Ministério da Saúde lança campanha de combate ao Aedes aegypti

Mosquito é o responsável pela transmissão de doenças como dengue, zika vírus e chikungunya

  • Por Jovem Pan
  • 25/11/2020 07h30
DivulgaçãoA pasta afirmou que também já está trabalhando em ações preparatórias para o combate ao mosquito em 2021

O Ministério da Saúde lançou, nesta terça-feira, 25, uma campanha de combate ao Aedes aegypti, transmissor da dengue, zika vírus e chikungunya. De acordo com dados da pasta, o Brasil registra, neste ano, uma queda no número de casos das três doenças. Na comparação com 2019, houve redução de 35% no número de casos de dengue, de 37% de chikungunya e queda de quase 26% nos casos de zika. Apesar dos resultados satisfatórios, a campanha de combate ao mosquito será veiculada até o fim do ano, período em que o Aedes se prolifera, com a chegada do verão e o aumento das chuvas.

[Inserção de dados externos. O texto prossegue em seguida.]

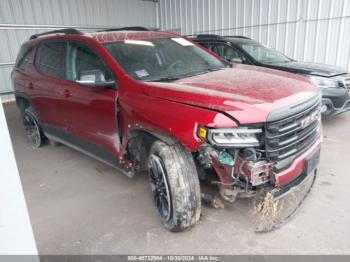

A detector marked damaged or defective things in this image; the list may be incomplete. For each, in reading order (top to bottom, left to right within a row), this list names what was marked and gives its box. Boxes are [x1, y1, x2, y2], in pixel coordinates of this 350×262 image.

crumpled hood [266, 61, 348, 77]
crumpled hood [141, 64, 322, 124]
broken headlight [197, 127, 262, 147]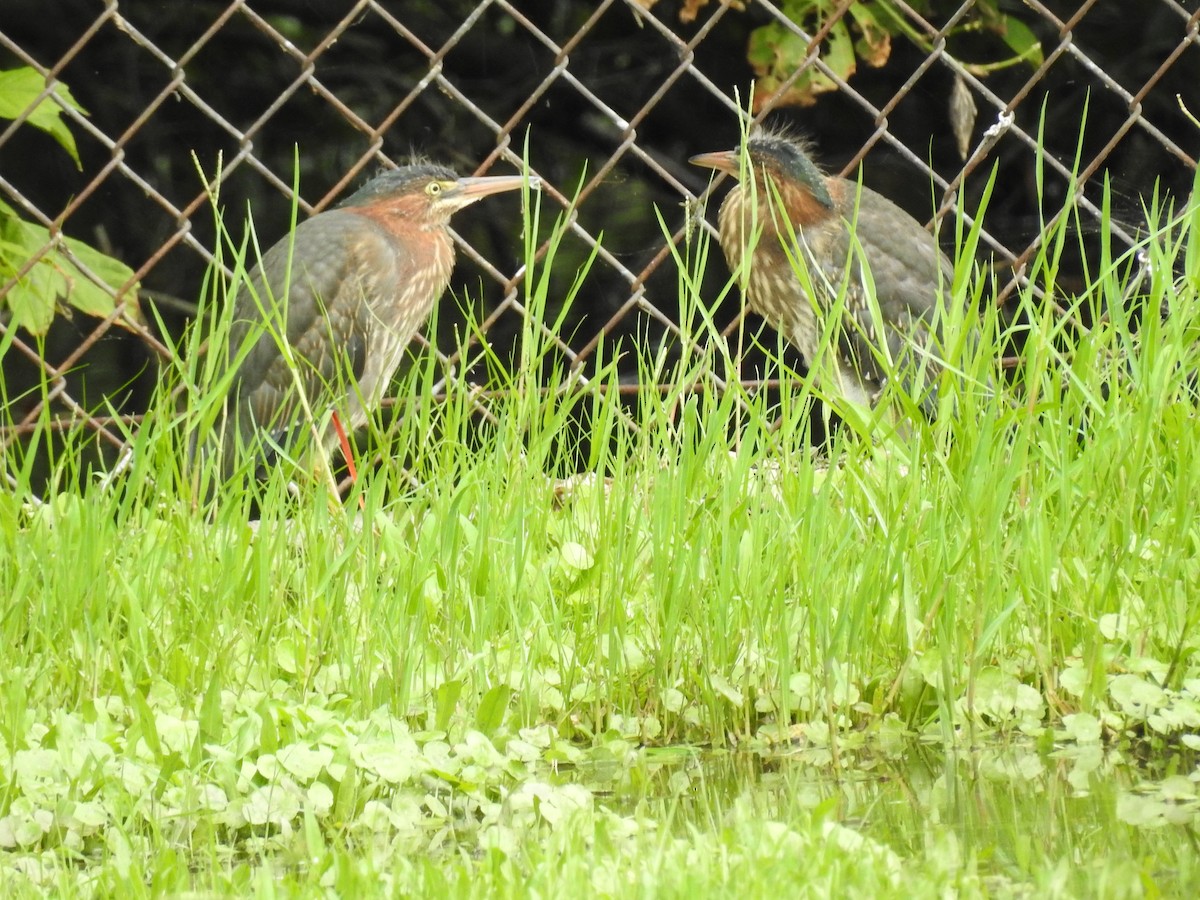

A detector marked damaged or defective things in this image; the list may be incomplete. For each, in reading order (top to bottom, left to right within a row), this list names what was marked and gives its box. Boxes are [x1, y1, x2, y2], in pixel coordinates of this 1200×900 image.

rusty fence wire [2, 0, 1200, 465]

O secretário de Vigilância em Saúde do Ministério, Arnaldo de Medeiros, explica que o objetivo é alertar e conscientizar a população do seu papel na luta contra o mosquito. “A nossa Campanha Nacional de Combate ao Aedes aegypti tem como conceito combater o mosquito é com você. Queremos que você participe desse processo, que você tenha o sentimento de pertencimento nesse processo. É comigo, é conosco, Ministério da Saúde. É com todos nós, da população brasileira, é com todo mundo. Esse é uma responsabilidade compartilhada. É extremamente importante falarmos que a luta com o mosquito continua. E continua forte. E aí a gente precisa do incentivo cada vez mais dos agentes de combate a endemia.” Segundo o secretário, até o momento, 528 morreram de dengue no Brasil neste ano — uma queda de 35% em relação a 2019, quando foram registrados 820 óbitos pela doença. A pasta afirmou que também já está trabalhando em ações preparatórias para o combate ao mosquito em 2021.

O secretário executivo do Ministério da Saúde, Élcio Franco, que também esteve no evento, destacou que o trabalho deve ser feito em conjunto entre governo federal, estados, municípios e agentes de saúde. “O mosquito é um vilão, mas ele não é o maior vilão. O maior é o cidadão que deixa agua empoçar porque ele possibilita que o mosquito se reproduza. Temos que conscientizar. No caso do enfrentamento ao vetor dos mosquitos, é o tratamento preventivo. Prevenir a doença no combate ao mosquito e na conscientização da população.” Élcio Franco também elogiou o trabalho do Ministério da Saúde durante esse ano e afirmou que, mesmo com o combate à pandemia da Covid-19, outras campanhas, como a de vacinação e a da dengue, continuaram acontecendo sem alterações.